You know, I often wonder if Advent doesn’t just really annoy God. I wonder if God doesn’t roll the divine eyes just a little bit every year as we bring out the candles and the wreath and talk about waiting for the coming of Christ. That’s because I wonder if Advent isn’t so much the time of our patient waiting but God’s.
Because that’s what’s really happening, isn’t it?\ We’re not waiting for Christ. Christ is here. Christ has been here all along.

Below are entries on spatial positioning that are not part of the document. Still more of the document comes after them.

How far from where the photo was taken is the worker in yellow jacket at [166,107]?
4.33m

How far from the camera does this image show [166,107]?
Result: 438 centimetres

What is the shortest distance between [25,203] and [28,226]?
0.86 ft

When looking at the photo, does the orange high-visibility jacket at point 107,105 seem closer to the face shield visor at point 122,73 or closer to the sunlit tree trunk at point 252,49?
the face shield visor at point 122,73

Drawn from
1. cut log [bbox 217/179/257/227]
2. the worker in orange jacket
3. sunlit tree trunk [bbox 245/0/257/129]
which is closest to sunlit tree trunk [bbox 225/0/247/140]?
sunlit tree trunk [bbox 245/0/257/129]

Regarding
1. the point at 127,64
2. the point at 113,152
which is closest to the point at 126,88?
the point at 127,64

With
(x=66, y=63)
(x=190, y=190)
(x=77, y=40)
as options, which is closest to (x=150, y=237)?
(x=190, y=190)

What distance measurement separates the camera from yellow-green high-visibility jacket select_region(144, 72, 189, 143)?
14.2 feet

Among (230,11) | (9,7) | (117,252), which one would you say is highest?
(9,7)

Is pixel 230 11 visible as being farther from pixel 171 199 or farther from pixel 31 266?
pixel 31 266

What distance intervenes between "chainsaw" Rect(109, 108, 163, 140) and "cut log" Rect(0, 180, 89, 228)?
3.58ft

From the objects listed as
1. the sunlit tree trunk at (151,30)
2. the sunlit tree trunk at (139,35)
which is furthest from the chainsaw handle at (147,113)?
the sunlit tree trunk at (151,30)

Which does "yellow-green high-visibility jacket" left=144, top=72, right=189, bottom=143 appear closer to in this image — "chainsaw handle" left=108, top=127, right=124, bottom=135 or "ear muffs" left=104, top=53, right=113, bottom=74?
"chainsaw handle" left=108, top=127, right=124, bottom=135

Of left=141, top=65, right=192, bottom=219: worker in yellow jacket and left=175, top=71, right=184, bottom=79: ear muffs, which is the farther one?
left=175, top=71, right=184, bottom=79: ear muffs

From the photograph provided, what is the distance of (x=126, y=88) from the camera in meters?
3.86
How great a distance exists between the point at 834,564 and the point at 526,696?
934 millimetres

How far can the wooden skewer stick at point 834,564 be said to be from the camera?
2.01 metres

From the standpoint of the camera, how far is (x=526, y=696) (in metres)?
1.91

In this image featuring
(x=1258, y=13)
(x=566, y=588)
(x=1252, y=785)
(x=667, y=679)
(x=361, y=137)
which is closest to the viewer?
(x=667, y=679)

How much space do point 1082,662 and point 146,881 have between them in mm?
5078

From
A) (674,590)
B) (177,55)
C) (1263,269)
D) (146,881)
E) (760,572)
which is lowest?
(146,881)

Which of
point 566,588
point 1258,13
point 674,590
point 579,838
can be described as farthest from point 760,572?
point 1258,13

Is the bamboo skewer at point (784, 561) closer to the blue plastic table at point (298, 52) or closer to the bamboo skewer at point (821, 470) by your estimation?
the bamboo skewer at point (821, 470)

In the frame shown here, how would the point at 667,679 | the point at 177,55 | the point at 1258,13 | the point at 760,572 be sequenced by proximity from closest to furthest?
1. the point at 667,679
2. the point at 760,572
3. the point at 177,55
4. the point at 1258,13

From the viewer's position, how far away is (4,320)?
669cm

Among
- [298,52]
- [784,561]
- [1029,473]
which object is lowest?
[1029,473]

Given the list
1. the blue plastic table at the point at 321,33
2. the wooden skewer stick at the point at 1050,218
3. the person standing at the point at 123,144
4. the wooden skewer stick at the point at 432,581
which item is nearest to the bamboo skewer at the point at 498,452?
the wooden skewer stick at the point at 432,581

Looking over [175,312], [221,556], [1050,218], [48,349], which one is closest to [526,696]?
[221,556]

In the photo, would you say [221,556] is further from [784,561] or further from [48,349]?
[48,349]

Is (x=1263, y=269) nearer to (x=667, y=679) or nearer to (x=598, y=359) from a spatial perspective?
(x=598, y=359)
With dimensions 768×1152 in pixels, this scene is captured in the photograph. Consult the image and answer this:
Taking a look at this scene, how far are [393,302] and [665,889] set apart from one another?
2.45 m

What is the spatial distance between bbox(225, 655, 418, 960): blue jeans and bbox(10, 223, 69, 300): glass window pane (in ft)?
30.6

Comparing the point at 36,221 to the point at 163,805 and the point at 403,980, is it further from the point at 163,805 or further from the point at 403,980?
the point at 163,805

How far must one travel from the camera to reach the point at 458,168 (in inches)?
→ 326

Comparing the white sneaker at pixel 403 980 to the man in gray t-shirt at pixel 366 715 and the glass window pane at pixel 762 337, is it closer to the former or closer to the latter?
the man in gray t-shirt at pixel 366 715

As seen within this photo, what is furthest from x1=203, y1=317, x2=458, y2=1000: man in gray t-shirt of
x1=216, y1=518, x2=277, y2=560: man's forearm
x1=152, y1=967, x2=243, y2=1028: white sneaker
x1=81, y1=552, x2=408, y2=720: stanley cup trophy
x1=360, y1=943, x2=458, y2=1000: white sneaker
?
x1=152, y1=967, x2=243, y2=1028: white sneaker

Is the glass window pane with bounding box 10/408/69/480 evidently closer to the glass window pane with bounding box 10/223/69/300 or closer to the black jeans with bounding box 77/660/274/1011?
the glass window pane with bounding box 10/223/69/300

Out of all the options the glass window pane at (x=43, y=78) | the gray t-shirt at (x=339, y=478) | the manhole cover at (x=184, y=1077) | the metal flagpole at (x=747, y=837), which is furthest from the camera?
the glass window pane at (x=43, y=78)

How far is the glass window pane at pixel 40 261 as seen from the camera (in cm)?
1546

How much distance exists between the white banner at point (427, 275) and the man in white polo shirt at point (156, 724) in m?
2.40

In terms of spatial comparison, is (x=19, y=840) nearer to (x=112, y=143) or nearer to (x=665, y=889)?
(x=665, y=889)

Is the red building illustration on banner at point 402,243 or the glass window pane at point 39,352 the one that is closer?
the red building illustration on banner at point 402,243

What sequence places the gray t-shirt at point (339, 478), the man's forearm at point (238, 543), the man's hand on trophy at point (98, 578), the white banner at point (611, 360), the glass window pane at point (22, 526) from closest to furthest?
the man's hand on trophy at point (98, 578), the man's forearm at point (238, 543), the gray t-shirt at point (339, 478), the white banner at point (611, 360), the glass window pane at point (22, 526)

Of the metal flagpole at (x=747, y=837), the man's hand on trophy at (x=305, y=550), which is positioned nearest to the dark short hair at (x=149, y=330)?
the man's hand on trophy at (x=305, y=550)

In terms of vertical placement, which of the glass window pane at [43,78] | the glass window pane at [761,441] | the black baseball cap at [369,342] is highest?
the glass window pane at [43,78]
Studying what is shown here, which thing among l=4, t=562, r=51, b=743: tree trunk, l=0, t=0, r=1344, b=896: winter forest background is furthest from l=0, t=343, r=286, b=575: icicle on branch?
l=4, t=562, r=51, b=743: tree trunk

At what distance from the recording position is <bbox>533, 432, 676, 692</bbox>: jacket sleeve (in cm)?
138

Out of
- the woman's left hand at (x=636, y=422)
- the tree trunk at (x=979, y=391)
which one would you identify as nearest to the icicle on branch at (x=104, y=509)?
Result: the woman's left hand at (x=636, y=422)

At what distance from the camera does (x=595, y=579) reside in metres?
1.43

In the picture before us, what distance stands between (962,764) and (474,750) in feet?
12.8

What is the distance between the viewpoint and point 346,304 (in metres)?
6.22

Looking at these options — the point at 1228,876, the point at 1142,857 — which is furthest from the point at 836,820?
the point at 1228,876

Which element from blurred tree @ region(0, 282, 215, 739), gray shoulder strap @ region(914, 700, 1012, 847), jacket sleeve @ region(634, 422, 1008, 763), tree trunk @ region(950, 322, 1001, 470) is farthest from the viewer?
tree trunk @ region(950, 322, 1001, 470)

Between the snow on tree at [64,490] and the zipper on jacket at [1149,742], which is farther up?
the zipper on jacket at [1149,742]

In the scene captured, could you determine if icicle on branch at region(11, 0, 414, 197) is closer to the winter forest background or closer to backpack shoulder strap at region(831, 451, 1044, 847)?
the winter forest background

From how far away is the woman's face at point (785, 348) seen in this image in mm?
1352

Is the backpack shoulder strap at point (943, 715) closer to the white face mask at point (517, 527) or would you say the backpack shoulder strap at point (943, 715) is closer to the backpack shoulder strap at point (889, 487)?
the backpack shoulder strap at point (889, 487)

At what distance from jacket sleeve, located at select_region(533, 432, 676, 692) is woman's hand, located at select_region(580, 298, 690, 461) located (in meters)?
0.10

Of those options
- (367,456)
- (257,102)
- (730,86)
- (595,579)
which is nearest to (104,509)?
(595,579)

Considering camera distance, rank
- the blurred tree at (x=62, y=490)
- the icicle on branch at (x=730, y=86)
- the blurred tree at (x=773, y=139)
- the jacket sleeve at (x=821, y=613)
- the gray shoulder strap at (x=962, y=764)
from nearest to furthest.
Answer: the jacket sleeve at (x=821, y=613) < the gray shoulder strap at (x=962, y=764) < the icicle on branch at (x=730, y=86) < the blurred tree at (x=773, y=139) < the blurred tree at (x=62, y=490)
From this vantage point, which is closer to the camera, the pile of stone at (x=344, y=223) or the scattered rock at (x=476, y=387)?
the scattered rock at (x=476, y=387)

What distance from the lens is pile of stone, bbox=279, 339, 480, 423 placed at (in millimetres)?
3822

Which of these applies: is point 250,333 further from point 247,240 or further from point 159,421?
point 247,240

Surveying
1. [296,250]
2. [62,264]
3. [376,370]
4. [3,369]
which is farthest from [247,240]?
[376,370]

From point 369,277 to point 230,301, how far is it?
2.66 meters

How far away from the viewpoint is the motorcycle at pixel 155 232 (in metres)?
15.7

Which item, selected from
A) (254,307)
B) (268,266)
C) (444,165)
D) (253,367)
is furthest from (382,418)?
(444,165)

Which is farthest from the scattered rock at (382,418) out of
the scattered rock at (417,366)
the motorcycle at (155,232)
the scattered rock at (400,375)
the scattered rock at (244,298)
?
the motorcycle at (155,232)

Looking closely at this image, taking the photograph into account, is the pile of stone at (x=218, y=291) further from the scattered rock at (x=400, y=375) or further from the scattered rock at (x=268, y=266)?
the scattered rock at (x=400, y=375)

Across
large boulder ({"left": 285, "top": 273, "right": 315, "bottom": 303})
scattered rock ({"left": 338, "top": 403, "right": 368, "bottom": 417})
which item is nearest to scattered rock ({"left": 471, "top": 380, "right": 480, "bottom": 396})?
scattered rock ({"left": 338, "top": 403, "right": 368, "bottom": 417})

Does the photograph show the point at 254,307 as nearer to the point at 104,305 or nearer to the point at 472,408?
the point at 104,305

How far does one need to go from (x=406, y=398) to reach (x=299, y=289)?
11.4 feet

What’s really happening is Christ is waiting for us. Waiting for us this year more than the last to stop fearing the light that is in us. Waiting for us this year more than the last to pull out all the stops and make manifest the glory of God that is within us. Waiting for us this year more than the last to sing out loud that Hallelujah that reminds the world that fear and death doesn’t get the last word, that the light shines in the darkness and the darkness has not and will never overcome it.
We’ve spent four Sundays waiting for the coming of Christ. And it turns out it was the other way around the whole time. It’s Christ who has been waiting for us. Waiting for us to embrace the work of Christmas. To take what we have found in here and birth it out there. To by our very presence cause babes to leap in wombs and people to sing praises to God. To show the world that God has come near … and to embrace our destiny as artists of the impossible. AMEN.